I’ve heard that question quite a few times after I shared my feedback with somebody: “What am I supposed to do with such feedback?”
The question may imply that feedback e.g. wasn’t “actionable” or something. Anyway, I have an answer for that. It goes:
“Whatever the hell you want.”
Yup. Exactly that. In fact this is precisely what I’d love you to do.
As the opposite to: getting defensive, explaining yourself, finding excuses, bringing other interpretations, and so on and so forth.
Feedback is not an attack. You don’t need to defend yourself. It isn’t an interrogation either. You don’t need to explain yourself. And most of all it isn’t a goddamn appraisal. You don’t need to maximize the score.

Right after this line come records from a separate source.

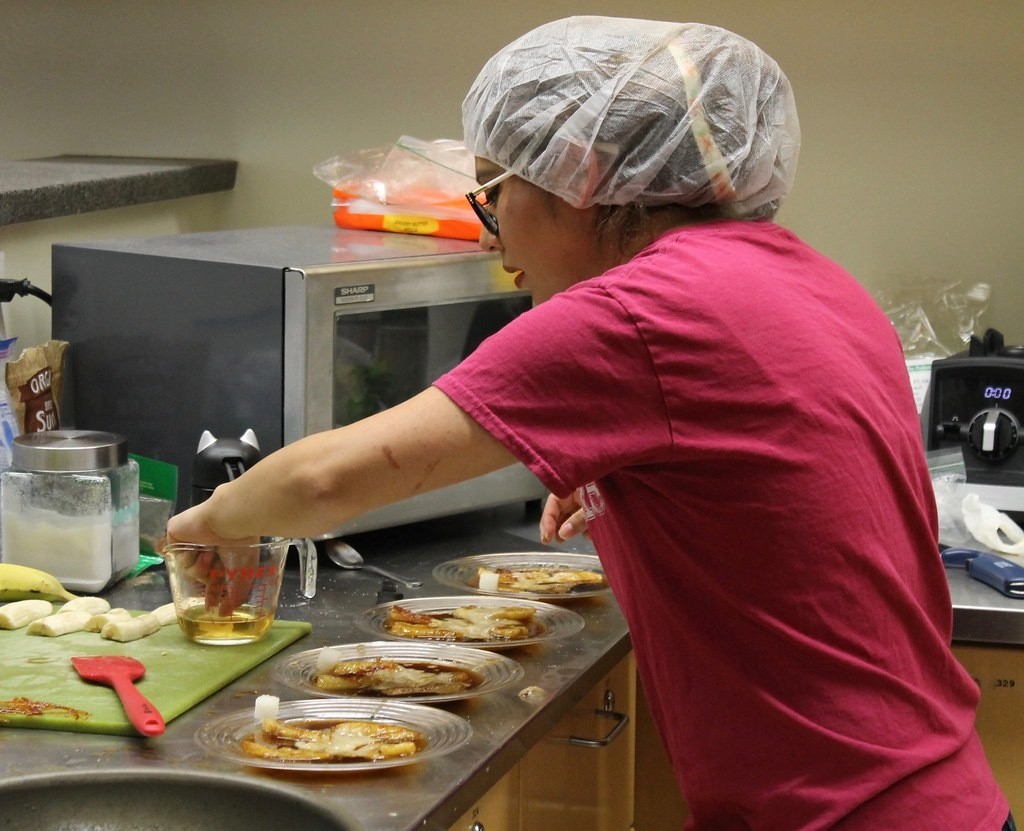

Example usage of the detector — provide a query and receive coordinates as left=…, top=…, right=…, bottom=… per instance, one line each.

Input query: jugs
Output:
left=152, top=534, right=319, bottom=646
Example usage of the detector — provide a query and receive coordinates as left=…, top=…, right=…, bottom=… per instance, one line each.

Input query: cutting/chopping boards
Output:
left=0, top=604, right=311, bottom=736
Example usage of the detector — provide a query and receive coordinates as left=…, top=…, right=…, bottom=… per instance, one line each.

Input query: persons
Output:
left=162, top=12, right=1017, bottom=831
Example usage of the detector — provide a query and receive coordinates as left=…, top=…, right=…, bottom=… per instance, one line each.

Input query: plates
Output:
left=273, top=640, right=524, bottom=704
left=433, top=552, right=614, bottom=604
left=194, top=699, right=474, bottom=775
left=355, top=595, right=585, bottom=651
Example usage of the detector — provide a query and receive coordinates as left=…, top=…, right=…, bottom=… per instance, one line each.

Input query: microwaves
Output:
left=52, top=225, right=553, bottom=542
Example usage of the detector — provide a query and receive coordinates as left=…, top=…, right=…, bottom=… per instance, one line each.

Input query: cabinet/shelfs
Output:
left=444, top=642, right=637, bottom=831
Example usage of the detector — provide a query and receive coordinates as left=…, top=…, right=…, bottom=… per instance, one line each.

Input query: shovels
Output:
left=70, top=654, right=165, bottom=737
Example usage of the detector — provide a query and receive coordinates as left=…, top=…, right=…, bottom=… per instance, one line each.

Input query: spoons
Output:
left=326, top=542, right=422, bottom=588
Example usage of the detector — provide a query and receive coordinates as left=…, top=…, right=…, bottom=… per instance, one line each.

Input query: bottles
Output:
left=0, top=430, right=139, bottom=595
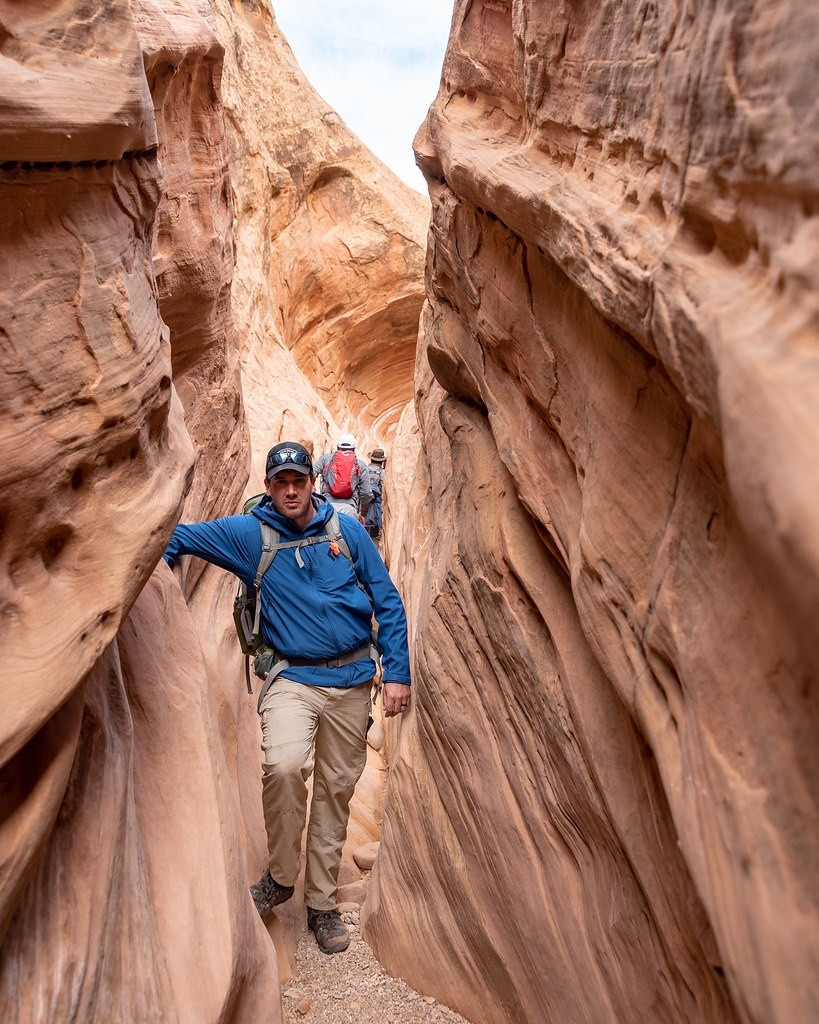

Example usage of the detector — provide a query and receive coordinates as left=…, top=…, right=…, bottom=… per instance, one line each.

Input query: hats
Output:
left=338, top=443, right=355, bottom=449
left=367, top=449, right=386, bottom=461
left=266, top=442, right=313, bottom=480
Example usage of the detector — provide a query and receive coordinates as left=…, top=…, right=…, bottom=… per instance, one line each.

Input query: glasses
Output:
left=266, top=452, right=311, bottom=473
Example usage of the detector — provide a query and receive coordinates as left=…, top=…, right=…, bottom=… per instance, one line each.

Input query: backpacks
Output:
left=370, top=467, right=382, bottom=499
left=323, top=450, right=361, bottom=498
left=233, top=492, right=354, bottom=680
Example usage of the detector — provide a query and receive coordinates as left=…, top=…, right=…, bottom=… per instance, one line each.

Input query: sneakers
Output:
left=308, top=906, right=349, bottom=954
left=250, top=869, right=294, bottom=916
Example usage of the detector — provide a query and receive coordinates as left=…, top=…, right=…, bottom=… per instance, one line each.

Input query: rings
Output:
left=401, top=703, right=407, bottom=706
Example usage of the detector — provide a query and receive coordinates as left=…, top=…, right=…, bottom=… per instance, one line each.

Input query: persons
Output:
left=312, top=434, right=374, bottom=527
left=162, top=440, right=412, bottom=953
left=364, top=448, right=387, bottom=538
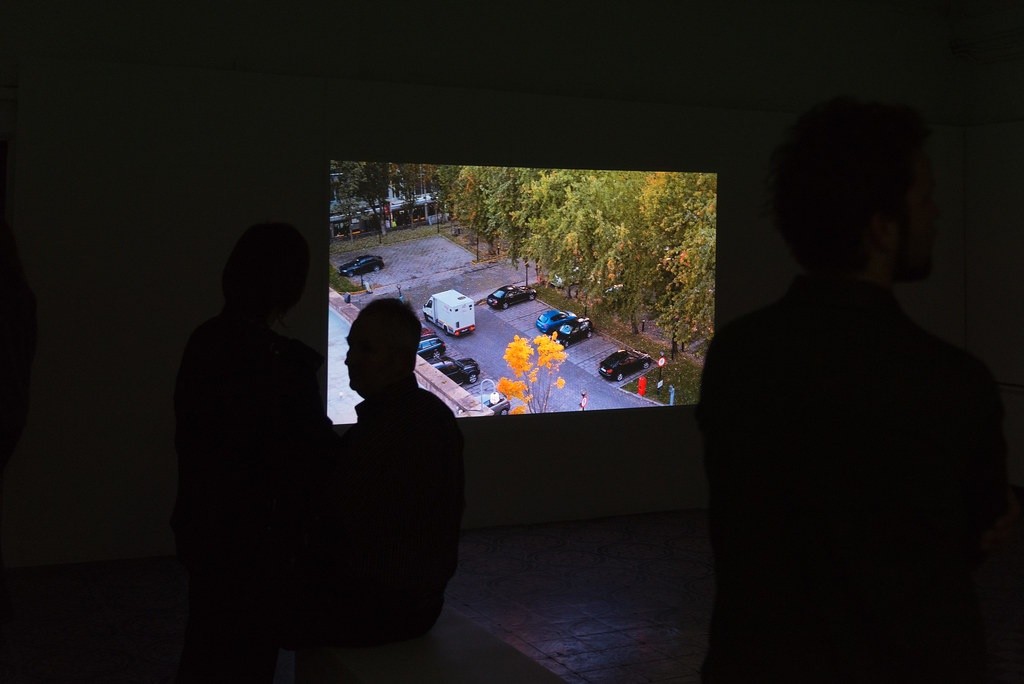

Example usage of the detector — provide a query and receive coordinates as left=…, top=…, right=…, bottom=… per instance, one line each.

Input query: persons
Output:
left=177, top=222, right=337, bottom=684
left=296, top=297, right=464, bottom=642
left=690, top=101, right=1018, bottom=684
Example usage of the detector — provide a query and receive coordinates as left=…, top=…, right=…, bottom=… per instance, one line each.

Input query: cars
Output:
left=472, top=393, right=509, bottom=417
left=338, top=255, right=384, bottom=278
left=548, top=265, right=581, bottom=289
left=418, top=328, right=433, bottom=340
left=487, top=284, right=538, bottom=311
left=598, top=348, right=653, bottom=383
left=549, top=316, right=592, bottom=350
left=536, top=309, right=577, bottom=335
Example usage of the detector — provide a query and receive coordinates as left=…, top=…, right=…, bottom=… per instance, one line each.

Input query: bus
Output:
left=330, top=190, right=451, bottom=244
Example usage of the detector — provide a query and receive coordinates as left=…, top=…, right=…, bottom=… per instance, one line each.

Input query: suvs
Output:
left=415, top=334, right=445, bottom=360
left=426, top=356, right=480, bottom=389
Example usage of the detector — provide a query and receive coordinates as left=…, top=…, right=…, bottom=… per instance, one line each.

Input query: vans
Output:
left=422, top=290, right=476, bottom=336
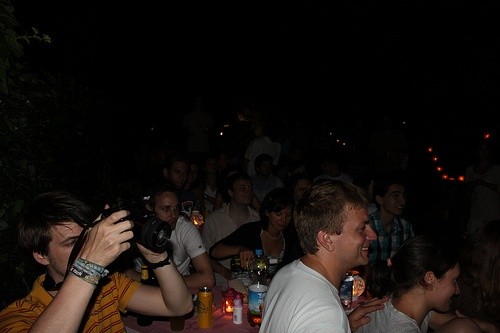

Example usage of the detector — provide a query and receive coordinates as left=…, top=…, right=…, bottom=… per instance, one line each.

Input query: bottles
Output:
left=233, top=293, right=244, bottom=325
left=247, top=249, right=268, bottom=328
left=230, top=256, right=282, bottom=271
left=339, top=270, right=352, bottom=309
left=137, top=264, right=153, bottom=325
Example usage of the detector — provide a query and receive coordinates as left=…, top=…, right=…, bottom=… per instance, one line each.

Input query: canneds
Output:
left=197, top=286, right=212, bottom=328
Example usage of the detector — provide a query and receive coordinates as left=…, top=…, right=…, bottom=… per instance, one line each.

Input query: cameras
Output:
left=101, top=196, right=171, bottom=251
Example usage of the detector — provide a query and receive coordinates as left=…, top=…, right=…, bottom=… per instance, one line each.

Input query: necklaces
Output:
left=265, top=231, right=282, bottom=240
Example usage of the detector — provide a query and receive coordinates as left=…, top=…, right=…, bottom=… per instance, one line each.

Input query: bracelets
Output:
left=73, top=261, right=101, bottom=280
left=77, top=258, right=108, bottom=276
left=149, top=255, right=170, bottom=269
left=70, top=266, right=98, bottom=286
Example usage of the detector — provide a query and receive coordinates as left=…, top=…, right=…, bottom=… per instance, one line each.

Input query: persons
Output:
left=0, top=123, right=500, bottom=333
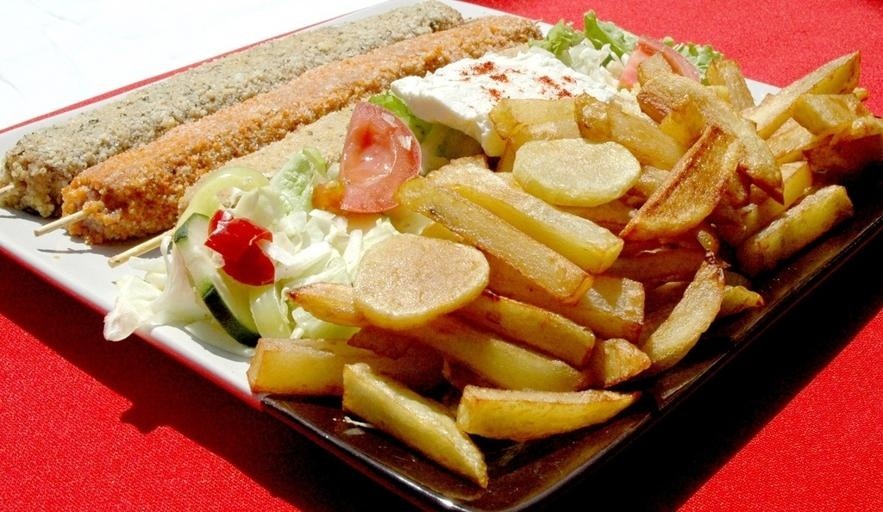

It is feedback. I’m sharing some observations and opinions that somehow relate to your work, actions, behaviors, attitude, etc.
I don’t intend to change you. I want to provide you with more information so that your decisions about your further course of action are informed better. You can disagree with the part or the whole of the message you get. You can interpret it in a vastly different way. You can confront that with other feedback that is contrary to mine. That is all just perfect. You can ignore it altogether and I’m still fine with that.
Remember? Whatever the hell you want.
The reason is I know it is subjective. No matter how much I try to make it factual it is always about interpreting facts. And I don’t try to make it purely factual. In fact, the system in knowledge work is built of people and interactions between these people. How objective can “facts” about interpersonal relationships be? Is there even an objective truth there? Or is it rather a combination of interpretations that can be more or less aligned one with the other?
So no, I’m not trying to convince you that my point is even valid. It’s how I perceive specific situation and how I feel. Oh, it isn’t factual, someone would say. Well, the fact is that I perceive and I feel so and so. Do you want to discuss with such a fact? Didn’t think so.
I am well aware that my perceptions and my feelings aren’t universal truths. That’s why it is you who decide what to do with the feedback or whether to do anything at all.
There is the other part of the story. I sometimes receive feedback and I’m like “Thank you. I’m not going to change that.” What I see as a reaction is that someone is either discouraged or even pissed off with my reaction.
I mean, they did expect me to comply with what they shared with me. I don’t differentiate here feedback on work I do from feedback on my behaviors. It’s just, for whatever reasons, I decide that I don’t want to change that specific thing.
That doesn’t make me any less grateful for feedback I got by the way.
It’s just that now we turned the tables. Now it’s: Whatever the hell I want.
If you want to make me compliant with whatever just make it explicit. At least we’ll have common understanding.
Feedback’s role, the way I perceive it, is not compliance. It is providing information about one’s behaviors, actions and attitudes and their impact. It is, as its name suggests, about feeding one back with information, not about changing one or making them doing what somebody else want them to do.
If you give me feedback with a clear intention to change me or even worse to make me do what you want you are likely to end up being disappointed.
It will happen despite the fact that I treat that feedback as factual and fair. It is factual since fact is that you think and feel whatever you think and feel. It is fair for the very same reason.
At the same time it is subjective. Objective feedback, as long as it touches interactions between people, is a mirage. Or an oxymoron. Stop pursuing objectivity. To make it clear: it doesn’t make such feedback any less valuable.
Once we understand that it enables the whole new level of discussing feedback both ways.
Ultimately it’s: “I share that with you. Do whatever the hell you want with this.”
And: “Thank you for sharing. I will do whatever the hell I want with this, indeed.”
Only then it truly is valuable feedback.